* _What this task involves_: All that is needed is the line in the material below containing "Ursula, Petra, Gertrud, Siegfried, Dieter, Wilfried", plus every line after it, printed exactly.

* _Data extract_:

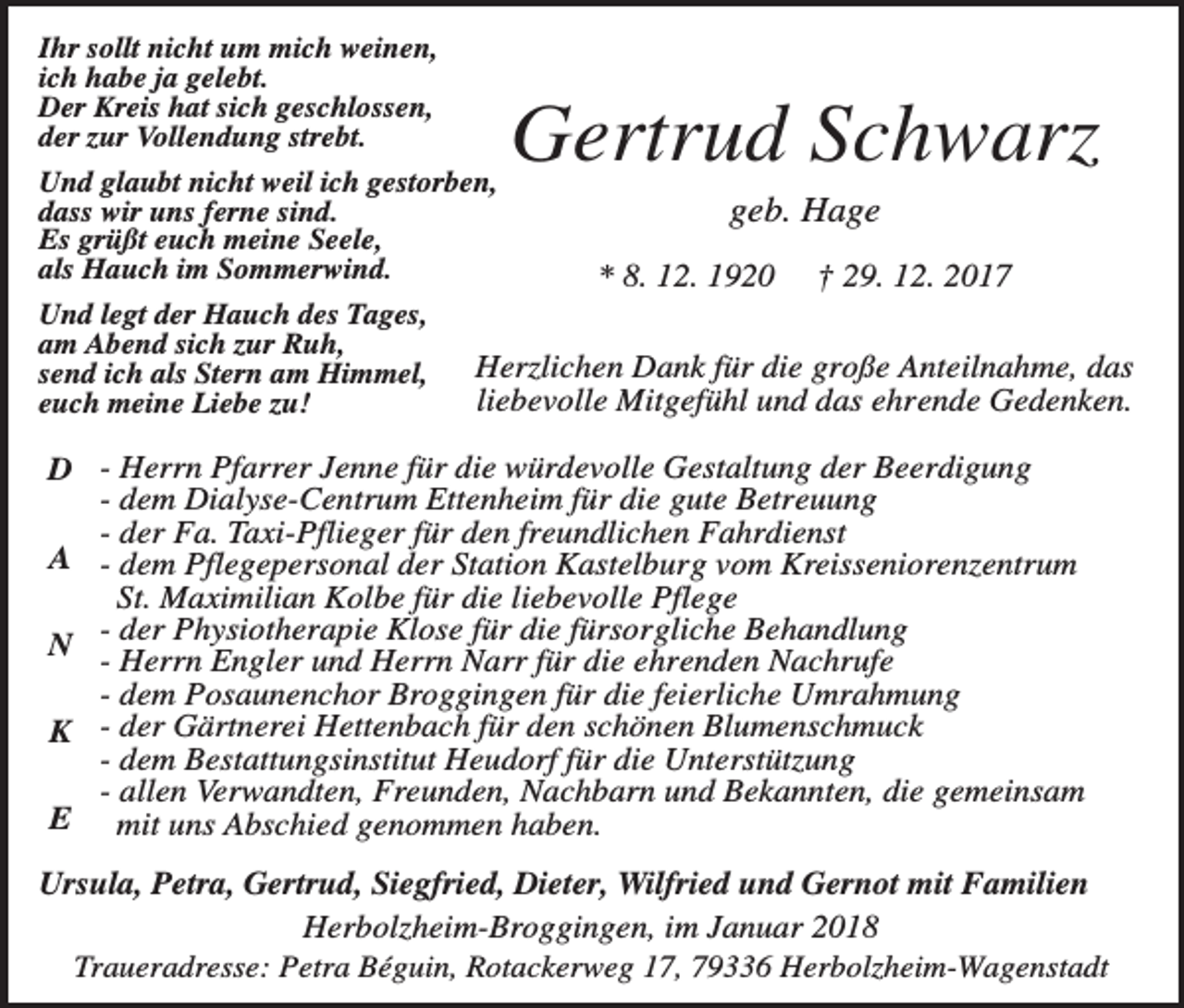 Ihr sollt nicht um mich weinen,
ich habe ja gelebt.
Der Kreis hat sich geschlossen,
der zur Vollendung strebt.

Und glaubt nicht weil ich gestorben,
dass wir uns ferne sind.
Es grüßt euch meine Seele,
als Hauch im Sommerwind.

Und legt der Hauch des Tages,
am Abend sich zur Ruh,
send ich als Stern am Himmel,
euch meine Liebe zu!

Gertrud Schwarz

geb. Hage

* 8. 12. 1920 † 29. 12. 2017

Herzlichen Dank für die große Anteilnahme, das liebevolle Mitgefühl und das ehrende Gedenken.

D
A
N
K
E

- Herrn Pfarrer Jenne für die würdevolle Gestaltung der Beerdigung
- dem Dialyse-Centrum Ettenheim für die gute Betreuung
- der Fa. Taxi-Pflieger für den freundlichen Fahrdienst
- dem Pflegepersonal der Station Kastelburg vom Kreisseniorenzentrum St. Maximilian Kolbe für die liebevolle Pflege
- der Physiotherapie Klose für die fürsorgliche Behandlung
- Herrn Engler und Herrn Narr für die ehrenden Nachrufe
- dem Posaunenchor Broggingen für die feierliche Umrahmung
- der Gärtnerei Hettenbach für den schönen Blumenschmuck
- dem Bestattungsinstitut Heudorf für die Unterstützung
- allen Verwandten, Freunden, Nachbarn und Bekannten, die gemeinsam mit uns Abschied genommen haben.

Ursula, Petra, Gertrud, Siegfried, Dieter, Wilfried und Gernot mit Familien

Herbolzheim-Broggingen, im Januar 2018

Traueradresse: Petra Béguin, Rotackerweg 17, 79336 Herbolzheim-Wagenstadt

* _Written response_:
Ursula, Petra, Gertrud, Siegfried, Dieter, Wilfried und Gernot mit Familien

Herbolzheim-Broggingen, im Januar 2018

Traueradresse: Petra Béguin, Rotackerweg 17, 79336 Herbolzheim-Wagenstadt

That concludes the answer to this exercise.